By the time we reached Vijawada, soaked to the bone, we were ready to call it a day after covering just 100k. However, as we looked for a hotel it seemed to brighten up – a sign from the rickshaw gods? – and we swung Kate into a restaurant car park. We looked a mess, but the customary army of waiters didn’t seem to mind and we ate another ridiculously big meal.

A decent drive in the afternoon and we reached Rajamundry just after dark. Getting on the internet, it seems other teams aren’t too far away. Perhaps there will be another sighting tomorrow? We checked on a team who are doing the run without a map. They don’t seem to be doing too well.

Distance traveled – 330k

Day 7 – Onglore

Day 7 – Onglore

A long and largely uneventful day today, we made a big distance along the boring but quick highway.
We were out by 8 and drove all morning to Nellore, via the outskirts of Chennai. Chennai is the biggest city we’ve gone by so far, and it showed! The insane traffic,thick smog and a cocktail of ‘interesting’ smells – this place seemed like a veritable… hole.

In Nellore we got on the internet and perhaps had a moment of realisation of how far we still have to go. A lot of hours to drive, and not many days to get them in.
The long days in the shaw aren’t too bad. There’s more room than we expected, we were probably more cramped in Normy’s Clio on the way to the airport. It’s hot but you get a good breeze coming through due to the lack of sides, and the noise is… well yeah the noise is pretty annoying but you do get used to it.

We’ve been pushing her a little harder now she’s been broken in through the first 1000k (hit that milestone this morning), and we were averaging 50km/h plus for a few hours.
Carrying on past Nellore, we aimed for Ongole. A storm threatened but never materialised (probably because I wasn’t sat in the middle), and we encountered the first team we’ve seen since the first day! ANOTHER BLOODY TEAM! It was the Italians – team Tonerroti. They sped past us – the lightweights were only going 2 in a shaw – but did exchange high fives as they overtook.

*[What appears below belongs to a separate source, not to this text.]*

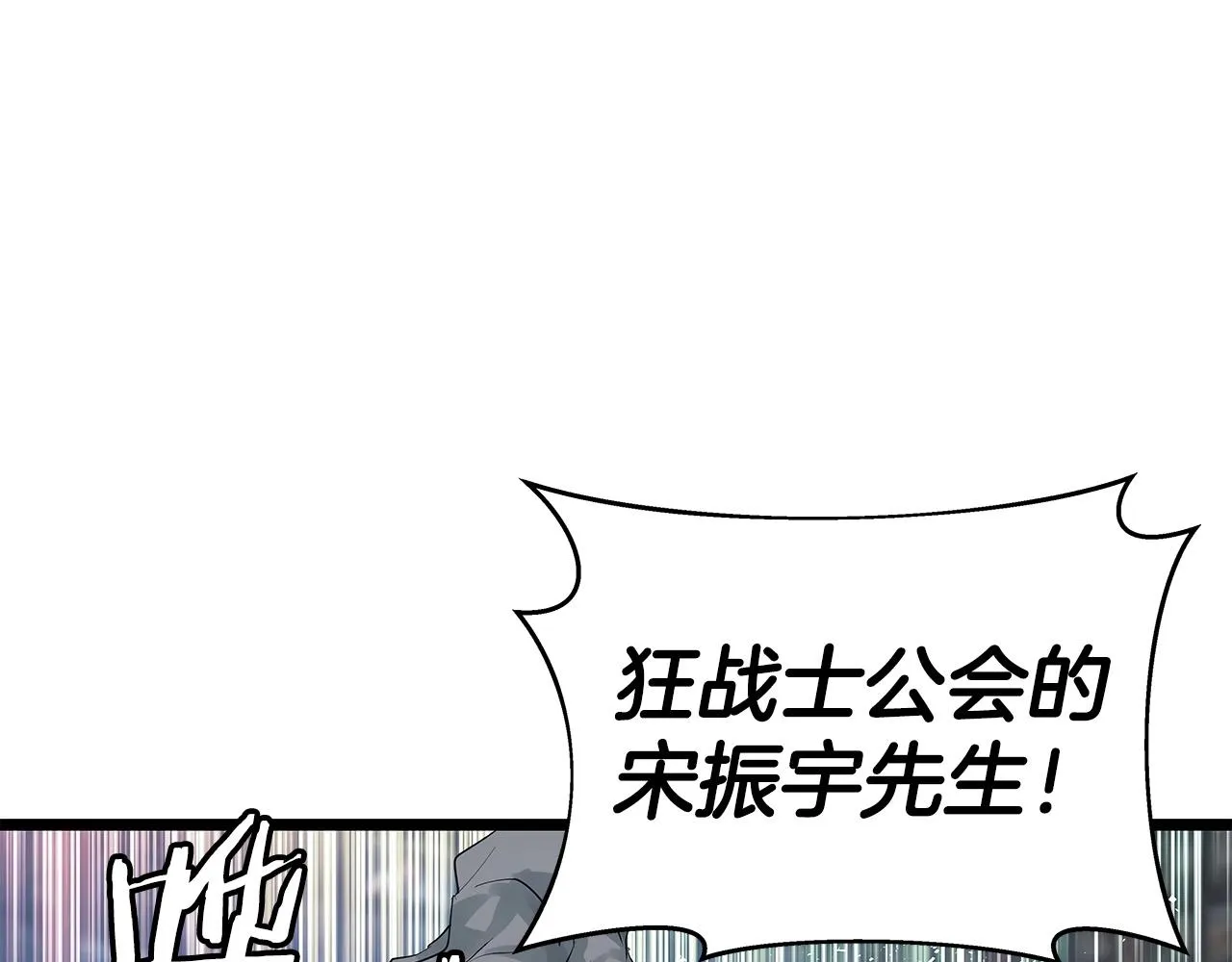 第24话 冤家路窄 第14页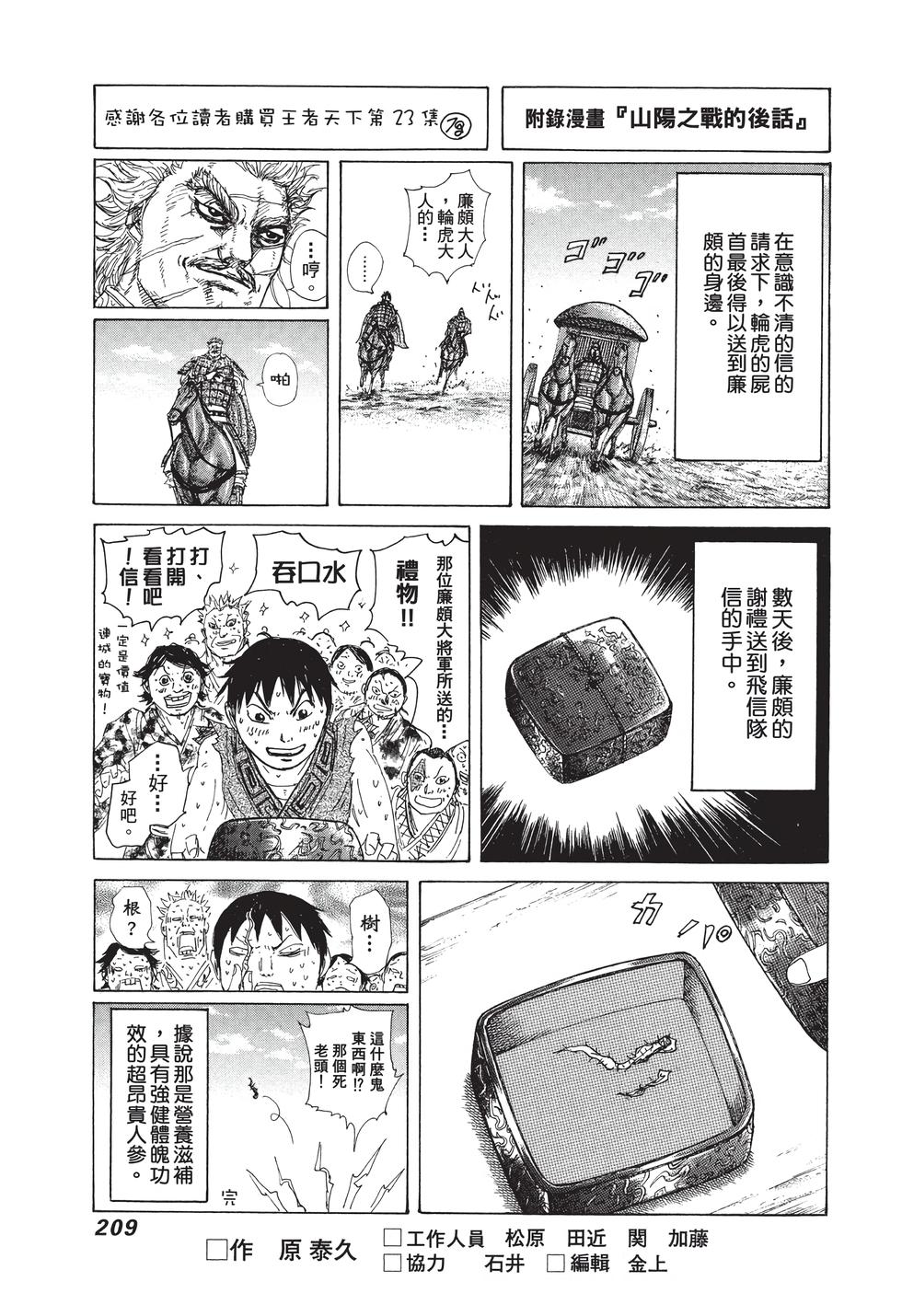 第207页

We hit Ongole at about half 7. We saw a hotel on the outskirts and dived in. After checking in we headed straight to the restaurant for some tea. It’s fair to say we were hungry as we’d not eaten all day, but none of us could expect what was to come.

We all ordered our food, watched by the 976 waiting staff. We noticed on the menu it proclaimed that the restaurant has the ‘best margharitas in town’. Now we’ve not had a drink since the launch party, so we thought we’d treat ourselves. It wasn’t until we’d confused a few waiters that we realised the menu was actually for an Italian restaurant (in Dubai!), which this place had somehow gotten their hands on and stuck their food list inside. We prayed we wouldn’t be served four pizzas, and got stuck into the starter.
As soon as that was done, the next course came out. For some reason the waiters shared out each individual meal between the four of us – we’ve no idea why as everyone else in there was being served normally, maybe they think it’s how English people eat – and we realised this was going to be a bit of a bumper meal. As soon as we finished each course it would be replaced by the next – Lamb Rogan Josh, Chilly Chicken, Chicken Fried Rice, all supplemented with breads – we ended up eating 8 courses in about 20 minutes. It still only came to 4 pounds odd each!
It wasn’t until we were safely up in our rooms we could be sure the margharitas weren’t coming.